El Día Mundial de la Salud Mental, conmemorado cada 10 de octubre, encuentra al Perú sumido en un contexto de creciente violencia, extorsión y miedo cotidiano. Más allá de una efeméride, la fecha marca un llamado urgente a la reflexión sobre el bienestar psicológico que, para millones de peruanos, se ha visto minado por la inseguridad y la convivencia diaria con el peligro.
Estrés y depresión: hay que cuidar la salud mental
No es casualidad que entre enero y setiembre de 2024, el Ministerio de Salud registrara más de 1.3 millones de atenciones por trastornos mentales, con la ansiedad y la depresión encabezando el ranking de diagnósticos.

Las estadísticas del Instituto Nacional de Salud Mental Honorio Delgado – Hideyo Noguchi no dejan espacio para el optimismo: al menos un 30 % de peruanos padecerá algún problema psiquiátrico en su vida, mientras que 5,1 millones ya han convivido con un trastorno mental. En los últimos doce meses, el 13 % de adultos experimentó algún tipo de quebranto emocional severo, cifra que habla de la magnitud y persistencia de la crisis.
Lo que dicen los especialistas
Desde Trujillo, el Mgtr. Jean Nasi Azcárate, docente e investigador de la Universidad César Vallejo, advierte que los niveles de inseguridad han traído «un impacto psicológico severo, manifestado en ansiedad, estrés crónico, depresión y trastornos del sueño».

Según el especialista, hemos naturalizado el miedo: «Vivimos en un estado de hipervigilancia constante, temiendo ser víctimas. Esa sensación sostenida de amenaza deteriora el bienestar emocional y genera síntomas de estrés postraumático», apunta.

# # # #

## Tarea 1
Pasa al inglés esta oración del texto sobre salud mental en el Perú: «No es casualidad que entre enero y setiembre de 2024, el Ministerio de Salud registrara más de 1.3 millones de atenciones por trastornos mentales, con la ansiedad y la depresión encabezando el ranking de diagnósticos.»
## Tarea 2
Retoma el texto sobre salud mental en el Perú y sigue escribiéndolo a partir de su última oración.

(Ítems guardados)
# # # #

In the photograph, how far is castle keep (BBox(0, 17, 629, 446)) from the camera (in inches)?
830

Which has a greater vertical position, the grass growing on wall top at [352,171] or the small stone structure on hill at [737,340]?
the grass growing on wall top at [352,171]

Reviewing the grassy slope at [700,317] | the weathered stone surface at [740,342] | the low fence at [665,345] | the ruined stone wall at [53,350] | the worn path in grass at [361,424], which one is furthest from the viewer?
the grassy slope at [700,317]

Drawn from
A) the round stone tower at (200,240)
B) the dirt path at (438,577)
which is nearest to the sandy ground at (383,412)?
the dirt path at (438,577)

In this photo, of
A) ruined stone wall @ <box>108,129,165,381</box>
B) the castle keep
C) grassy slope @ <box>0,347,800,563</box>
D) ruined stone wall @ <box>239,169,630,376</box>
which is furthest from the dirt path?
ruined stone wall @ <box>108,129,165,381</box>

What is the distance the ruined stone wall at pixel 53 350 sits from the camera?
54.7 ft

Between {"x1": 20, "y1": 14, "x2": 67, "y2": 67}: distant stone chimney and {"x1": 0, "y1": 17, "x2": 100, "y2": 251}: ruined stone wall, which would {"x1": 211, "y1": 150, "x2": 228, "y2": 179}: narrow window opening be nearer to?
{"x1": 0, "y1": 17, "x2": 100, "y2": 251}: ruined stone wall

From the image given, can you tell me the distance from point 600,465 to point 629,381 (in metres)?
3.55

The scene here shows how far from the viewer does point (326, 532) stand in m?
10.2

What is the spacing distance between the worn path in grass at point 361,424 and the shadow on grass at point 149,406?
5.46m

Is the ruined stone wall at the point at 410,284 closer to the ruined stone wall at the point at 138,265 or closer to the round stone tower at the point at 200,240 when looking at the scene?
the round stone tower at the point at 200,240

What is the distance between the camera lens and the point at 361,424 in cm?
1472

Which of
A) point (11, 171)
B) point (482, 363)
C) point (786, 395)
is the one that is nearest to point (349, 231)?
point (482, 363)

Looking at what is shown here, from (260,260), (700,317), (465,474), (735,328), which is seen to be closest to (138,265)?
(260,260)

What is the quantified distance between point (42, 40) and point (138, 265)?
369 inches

# # # #

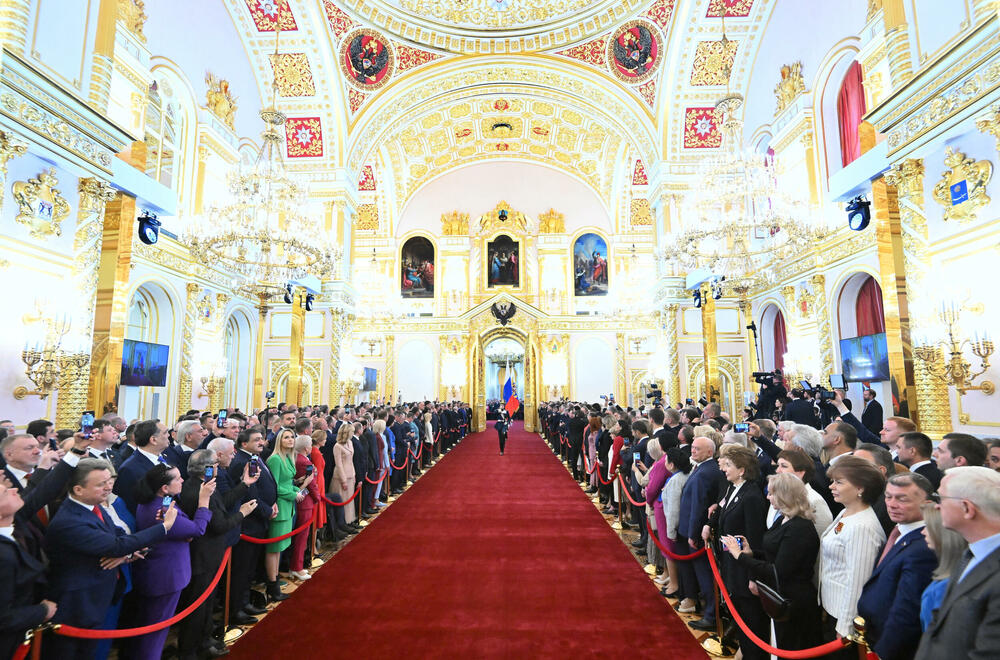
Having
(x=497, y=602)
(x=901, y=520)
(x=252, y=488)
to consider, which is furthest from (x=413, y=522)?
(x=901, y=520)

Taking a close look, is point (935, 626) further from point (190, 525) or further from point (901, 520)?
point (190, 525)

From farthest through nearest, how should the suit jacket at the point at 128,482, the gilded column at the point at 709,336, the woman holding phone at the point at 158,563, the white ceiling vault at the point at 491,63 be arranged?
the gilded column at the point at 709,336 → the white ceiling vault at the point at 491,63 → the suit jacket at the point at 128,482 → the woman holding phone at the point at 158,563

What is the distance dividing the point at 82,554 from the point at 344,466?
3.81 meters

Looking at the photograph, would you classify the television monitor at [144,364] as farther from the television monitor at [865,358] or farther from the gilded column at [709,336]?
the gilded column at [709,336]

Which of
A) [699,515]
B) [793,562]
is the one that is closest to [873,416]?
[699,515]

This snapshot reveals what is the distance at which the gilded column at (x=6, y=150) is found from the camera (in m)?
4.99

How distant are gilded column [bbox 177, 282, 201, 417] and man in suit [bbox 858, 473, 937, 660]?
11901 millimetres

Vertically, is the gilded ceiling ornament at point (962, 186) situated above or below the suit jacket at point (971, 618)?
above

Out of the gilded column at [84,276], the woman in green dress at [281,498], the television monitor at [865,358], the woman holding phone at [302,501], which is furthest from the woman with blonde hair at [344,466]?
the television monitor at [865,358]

# # # #

## Respuesta escrita 1
It is no coincidence that between January and September 2024, the Ministry of Health recorded more than 1.3 million consultations for mental disorders, with anxiety and depression topping the list of diagnoses.

## Respuesta escrita 2
Los testimonios coinciden: hoy no solo existe temor por la posibilidad de ser víctima, sino desconfianza y frustración ante la falta de respuestas de las instituciones. El miedo permea las rutinas, desde el cierre anticipado de negocios hasta los viajes planificados con cautela. En muchas familias, el estrés se hereda y normaliza como mecanismo de supervivencia o resignación.

La pandemia invisible de la extorsión agudiza este fenómeno. Cada semana, se reportan nuevos casos de cobro de cupos, amenazas y atentados vinculados a redes delictivas. Frente a esta realidad, la gente asume prácticas extremas: el pago silencioso a mafias, el autoaislamiento o la elección de rutas alternativas para transitar las ciudades.
«Es una peligrosa normalización. Asumimos como habitual vivir limitando nuestras libertades para evitar ser blanco del hampa”, alerta Azcárate.

La respuesta oficial, hasta ahora, ha sido insuficiente. Psicólogos y organizaciones sociales coinciden: endurecer las leyes no basta. Hace falta promover la atención psicológica, fortalecer los servicios comunitarios, abrir espacios de diálogo y validar el miedo como emoción legítima.
Reprimir las sensaciones de angustia—con frases como «debo ser fuerte» —solo enlentece la recuperación y aumenta el riesgo de crisis más profundas.